**Work task**: Could you write out the lines of the records from the line holding "What is the difference between the 'Not" through the line holding "Which category has the highest value in", both included, leaving the pictures out?

[[ Task material, beginning ]]

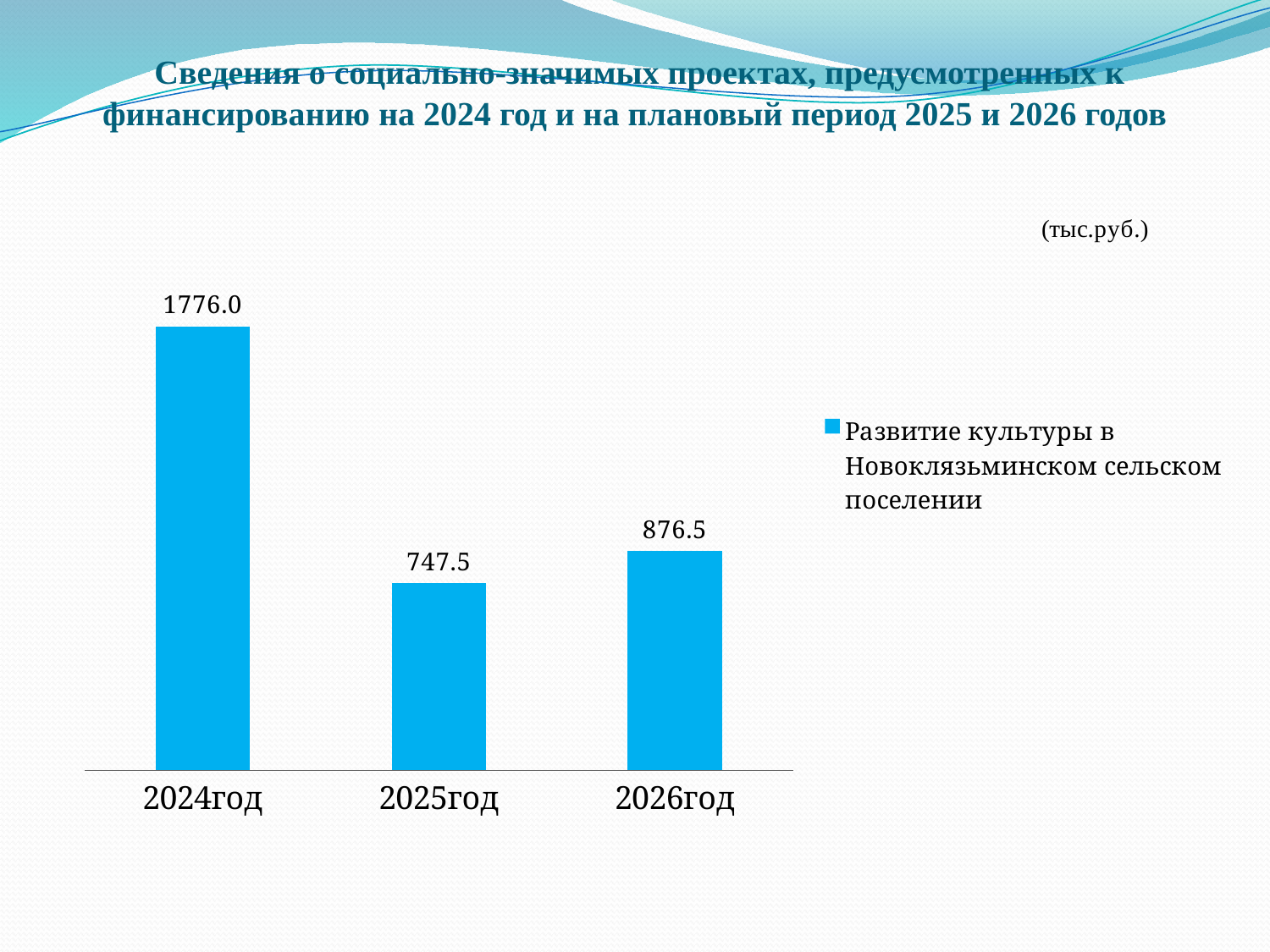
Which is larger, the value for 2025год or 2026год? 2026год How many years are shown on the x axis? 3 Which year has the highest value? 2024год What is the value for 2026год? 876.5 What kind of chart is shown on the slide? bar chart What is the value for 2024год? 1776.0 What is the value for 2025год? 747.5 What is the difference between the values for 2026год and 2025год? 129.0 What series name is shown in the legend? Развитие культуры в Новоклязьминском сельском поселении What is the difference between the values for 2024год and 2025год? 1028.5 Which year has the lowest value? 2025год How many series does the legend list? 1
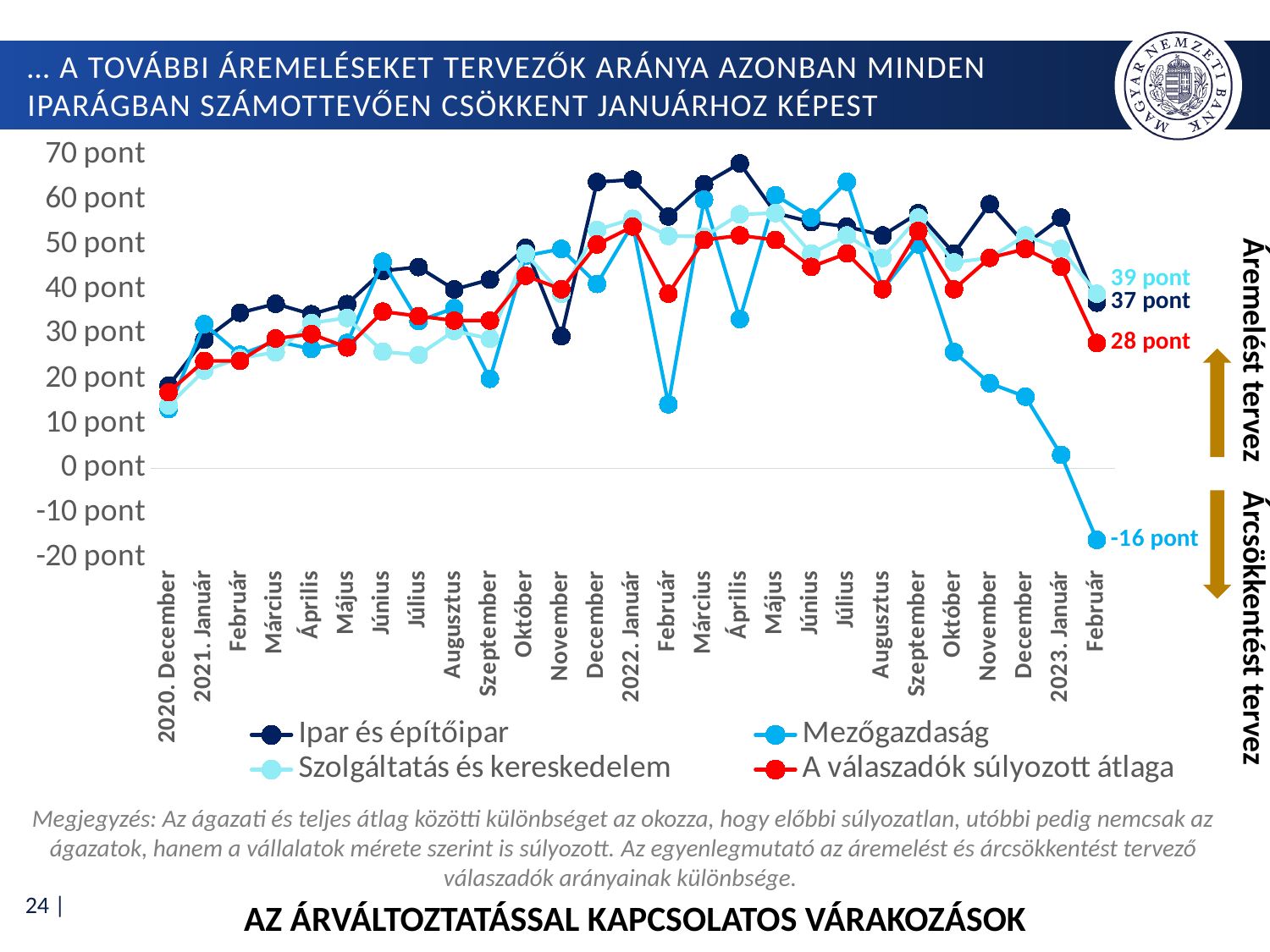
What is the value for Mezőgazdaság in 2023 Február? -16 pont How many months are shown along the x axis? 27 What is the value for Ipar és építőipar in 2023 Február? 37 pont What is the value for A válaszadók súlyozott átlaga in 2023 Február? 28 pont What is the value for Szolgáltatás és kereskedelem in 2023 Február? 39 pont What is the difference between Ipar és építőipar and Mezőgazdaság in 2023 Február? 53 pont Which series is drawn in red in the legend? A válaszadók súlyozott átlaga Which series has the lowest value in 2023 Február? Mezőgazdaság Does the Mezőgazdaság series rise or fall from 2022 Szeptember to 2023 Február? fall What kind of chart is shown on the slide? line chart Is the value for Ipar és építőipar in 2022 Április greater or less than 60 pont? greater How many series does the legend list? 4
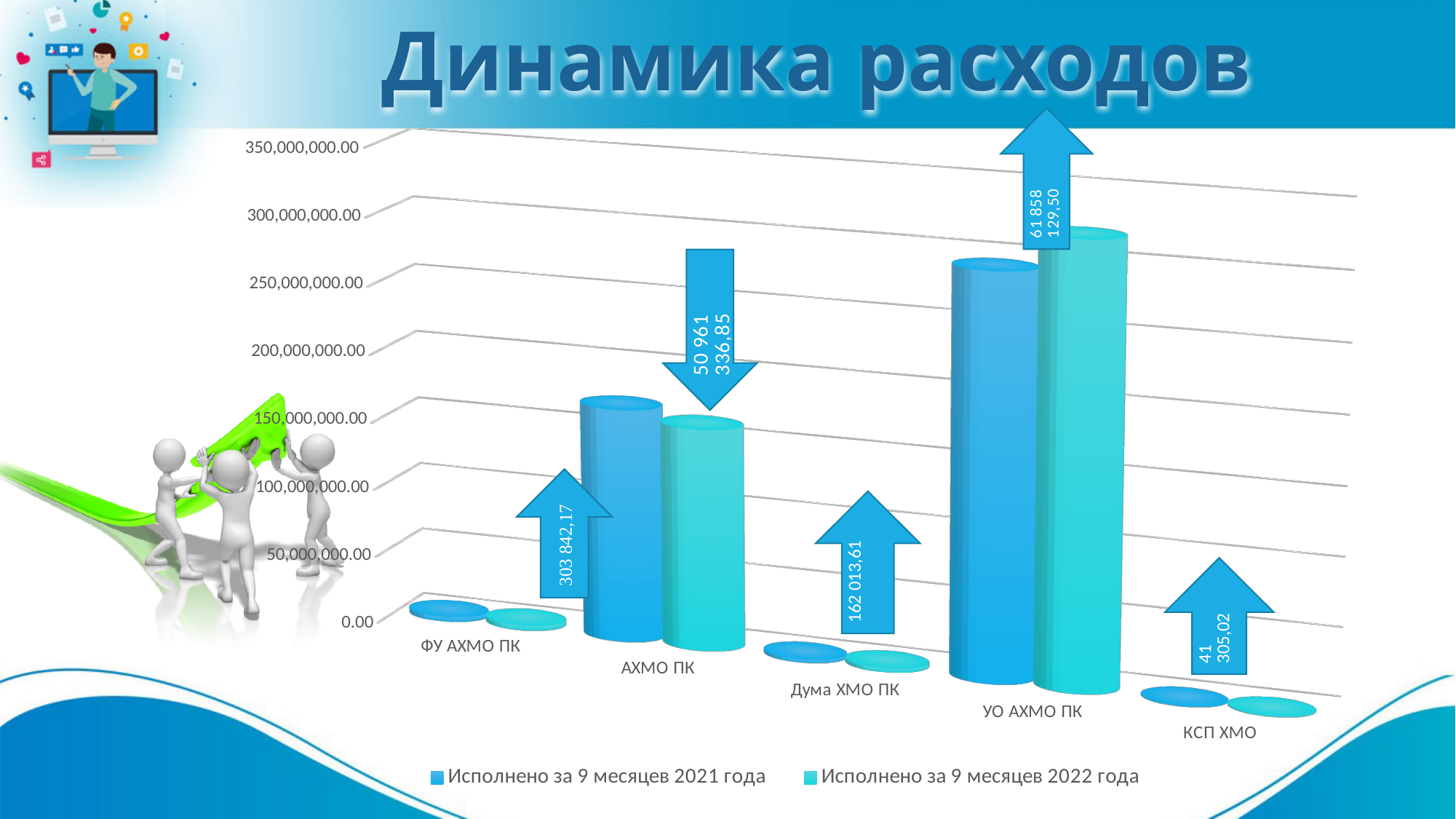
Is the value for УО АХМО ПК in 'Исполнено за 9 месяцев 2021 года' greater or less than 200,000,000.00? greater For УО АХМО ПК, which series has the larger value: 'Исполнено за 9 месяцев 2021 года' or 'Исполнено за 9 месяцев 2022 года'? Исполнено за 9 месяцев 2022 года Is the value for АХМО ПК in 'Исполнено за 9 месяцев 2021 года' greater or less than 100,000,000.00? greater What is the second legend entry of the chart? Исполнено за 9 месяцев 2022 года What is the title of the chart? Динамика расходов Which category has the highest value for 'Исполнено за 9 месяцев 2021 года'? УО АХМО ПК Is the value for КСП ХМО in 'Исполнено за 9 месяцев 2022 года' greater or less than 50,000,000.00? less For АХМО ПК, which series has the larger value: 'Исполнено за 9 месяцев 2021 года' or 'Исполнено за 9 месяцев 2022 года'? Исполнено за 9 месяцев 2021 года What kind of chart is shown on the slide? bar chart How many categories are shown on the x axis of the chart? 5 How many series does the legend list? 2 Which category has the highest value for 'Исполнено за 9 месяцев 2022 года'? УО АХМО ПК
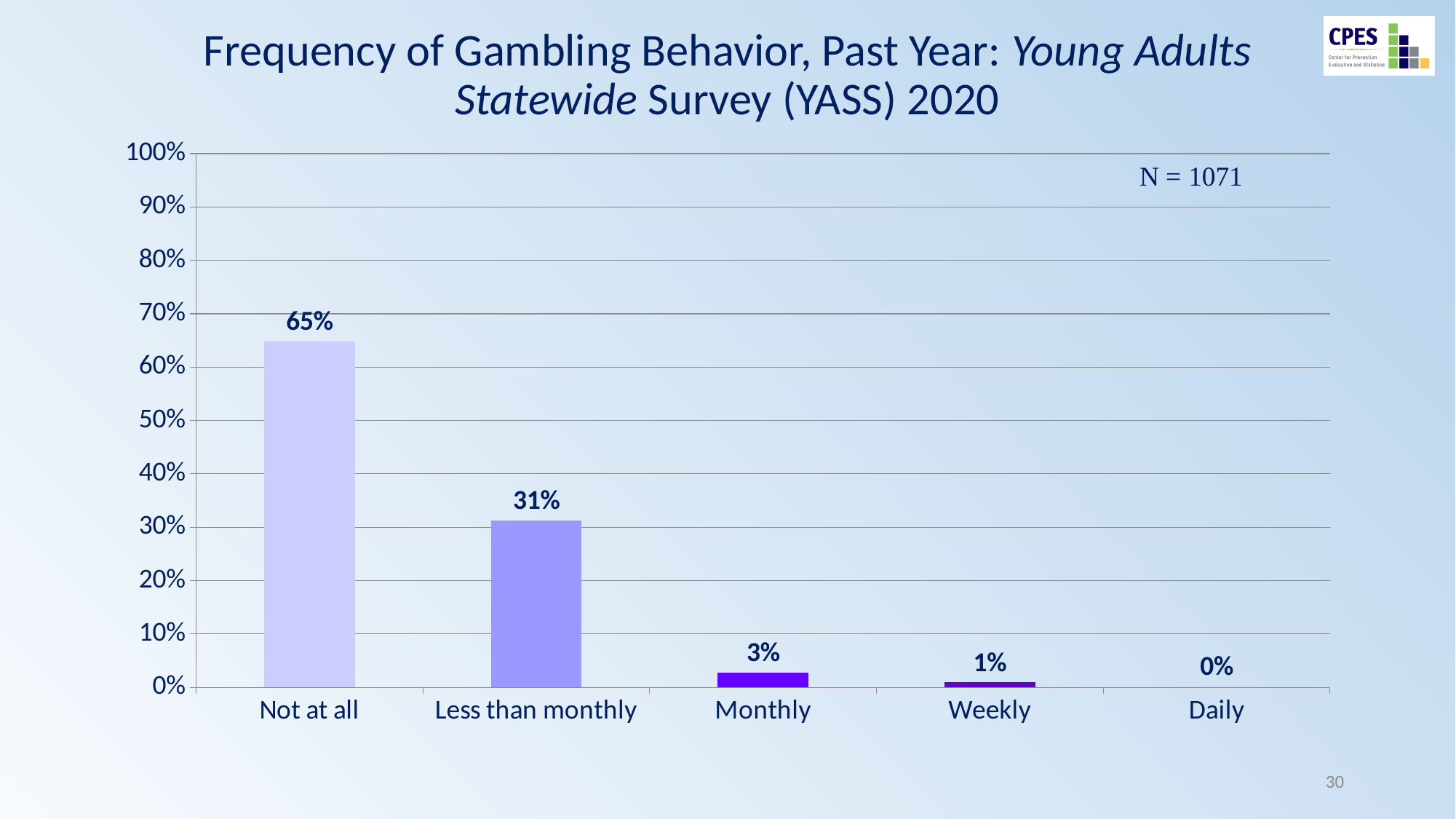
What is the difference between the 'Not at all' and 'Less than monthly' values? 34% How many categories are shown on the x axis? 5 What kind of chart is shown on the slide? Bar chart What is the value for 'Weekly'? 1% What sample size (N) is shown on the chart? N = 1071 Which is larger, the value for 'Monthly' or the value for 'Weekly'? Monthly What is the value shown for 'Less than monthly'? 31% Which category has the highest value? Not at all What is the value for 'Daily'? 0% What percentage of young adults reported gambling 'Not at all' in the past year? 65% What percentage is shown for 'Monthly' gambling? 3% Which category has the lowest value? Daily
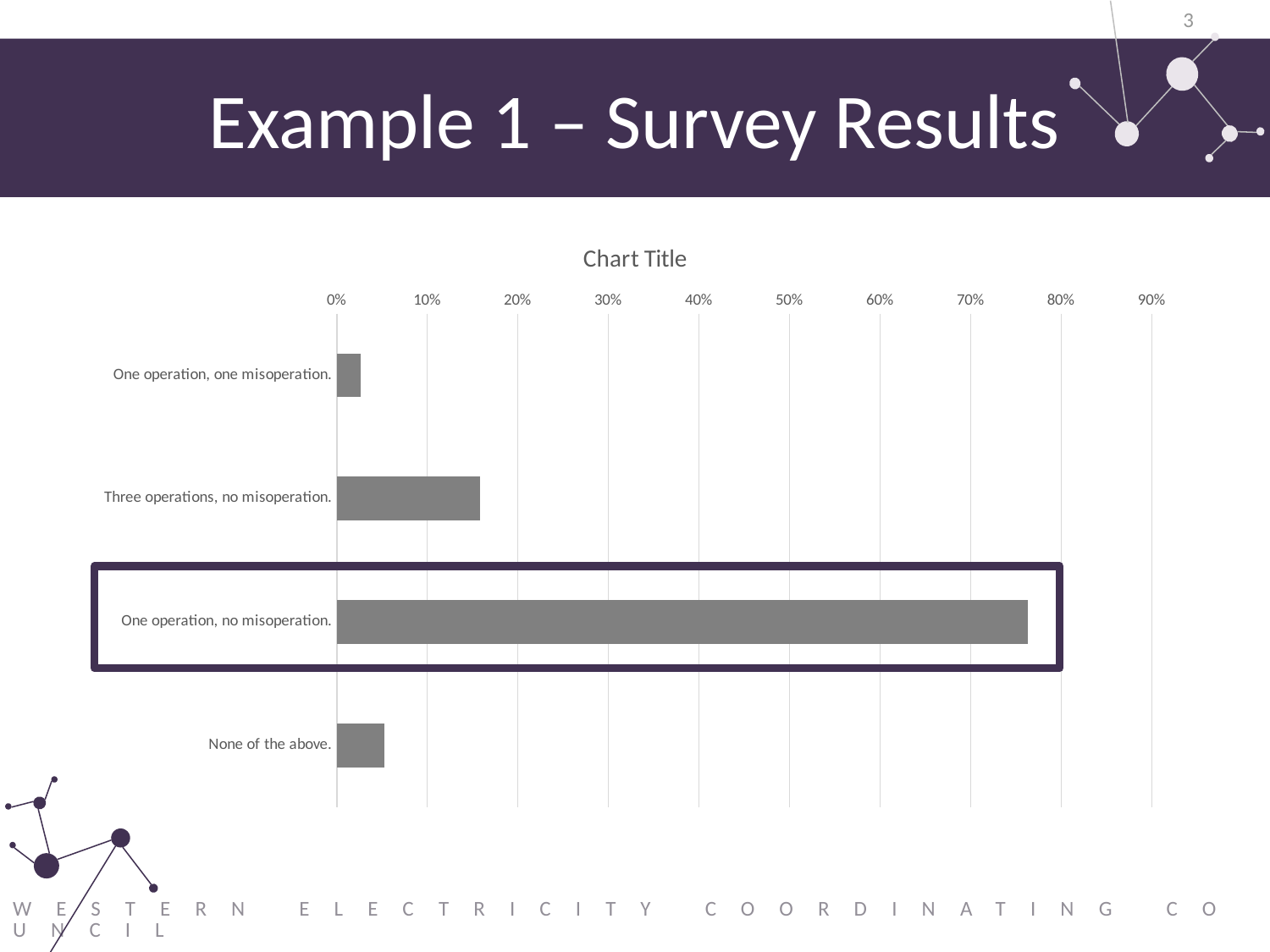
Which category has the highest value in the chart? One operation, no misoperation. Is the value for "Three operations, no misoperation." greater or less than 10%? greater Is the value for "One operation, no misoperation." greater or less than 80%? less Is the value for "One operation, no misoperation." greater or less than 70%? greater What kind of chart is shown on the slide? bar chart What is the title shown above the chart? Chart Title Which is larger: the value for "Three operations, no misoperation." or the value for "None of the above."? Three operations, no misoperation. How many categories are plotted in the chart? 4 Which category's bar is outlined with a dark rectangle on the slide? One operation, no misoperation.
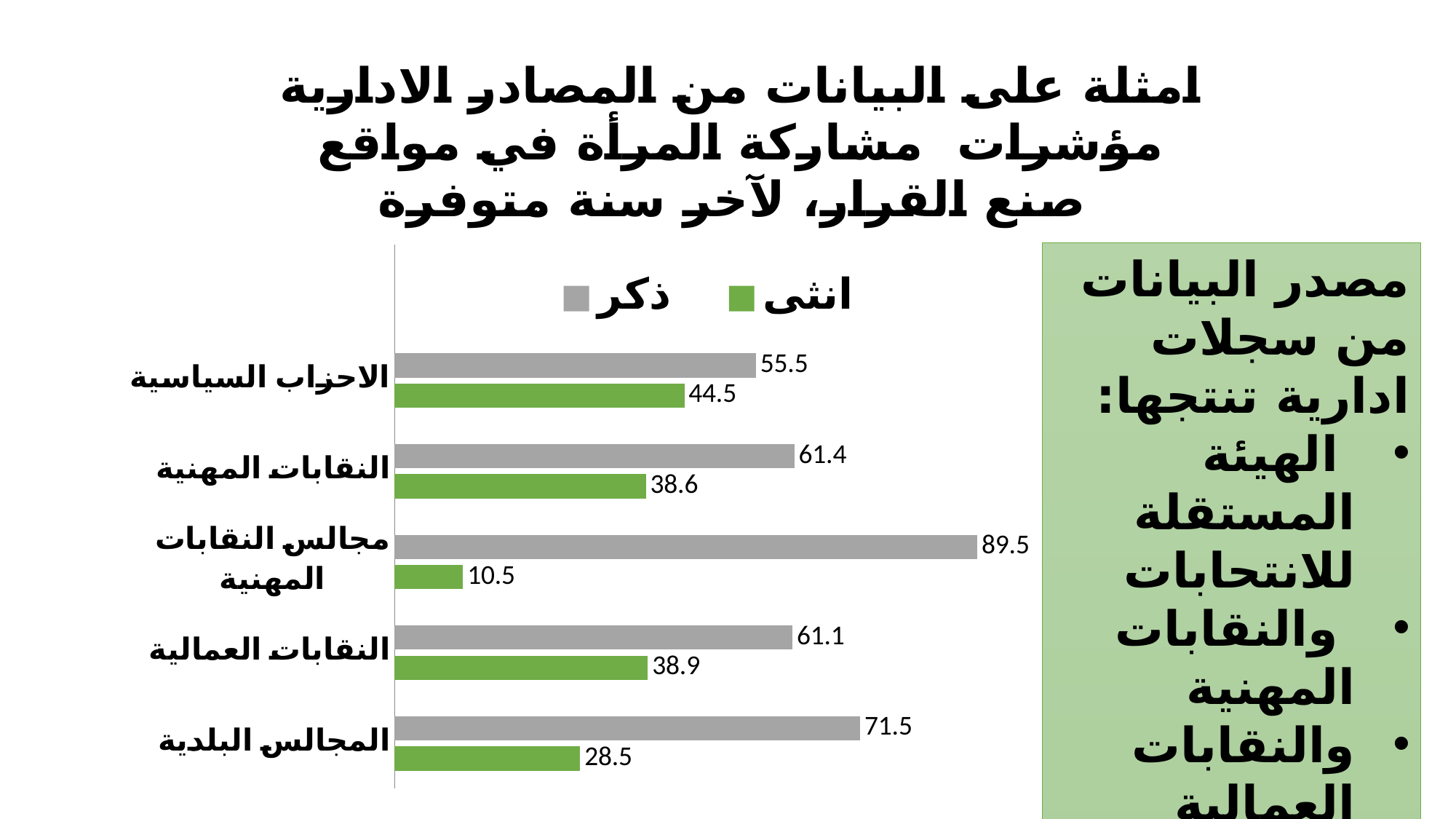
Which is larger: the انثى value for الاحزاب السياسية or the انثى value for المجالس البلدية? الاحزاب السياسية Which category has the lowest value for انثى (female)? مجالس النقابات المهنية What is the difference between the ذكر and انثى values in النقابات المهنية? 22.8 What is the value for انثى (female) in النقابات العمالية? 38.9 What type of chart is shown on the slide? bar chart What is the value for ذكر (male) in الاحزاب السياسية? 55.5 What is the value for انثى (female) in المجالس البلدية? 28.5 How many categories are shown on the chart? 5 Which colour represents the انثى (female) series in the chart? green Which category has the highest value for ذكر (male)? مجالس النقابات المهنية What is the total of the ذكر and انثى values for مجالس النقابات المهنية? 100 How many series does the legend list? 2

[[ Task material, end ]]

**Result below**:
What is the difference between the 'Not at all' and 'Less than monthly' values? 34% How many categories are shown on the x axis? 5 What kind of chart is shown on the slide? Bar chart What is the value for 'Weekly'? 1% What sample size (N) is shown on the chart? N = 1071 Which is larger, the value for 'Monthly' or the value for 'Weekly'? Monthly What is the value shown for 'Less than monthly'? 31% Which category has the highest value? Not at all What is the value for 'Daily'? 0% What percentage of young adults reported gambling 'Not at all' in the past year? 65% What percentage is shown for 'Monthly' gambling? 3% Which category has the lowest value? Daily
Which category has the highest value in the chart? One operation, no misoperation. Is the value for "Three operations, no misoperation." greater or less than 10%? greater Is the value for "One operation, no misoperation." greater or less than 80%? less Is the value for "One operation, no misoperation." greater or less than 70%? greater What kind of chart is shown on the slide? bar chart What is the title shown above the chart? Chart Title Which is larger: the value for "Three operations, no misoperation." or the value for "None of the above."? Three operations, no misoperation. How many categories are plotted in the chart? 4 Which category's bar is outlined with a dark rectangle on the slide? One operation, no misoperation.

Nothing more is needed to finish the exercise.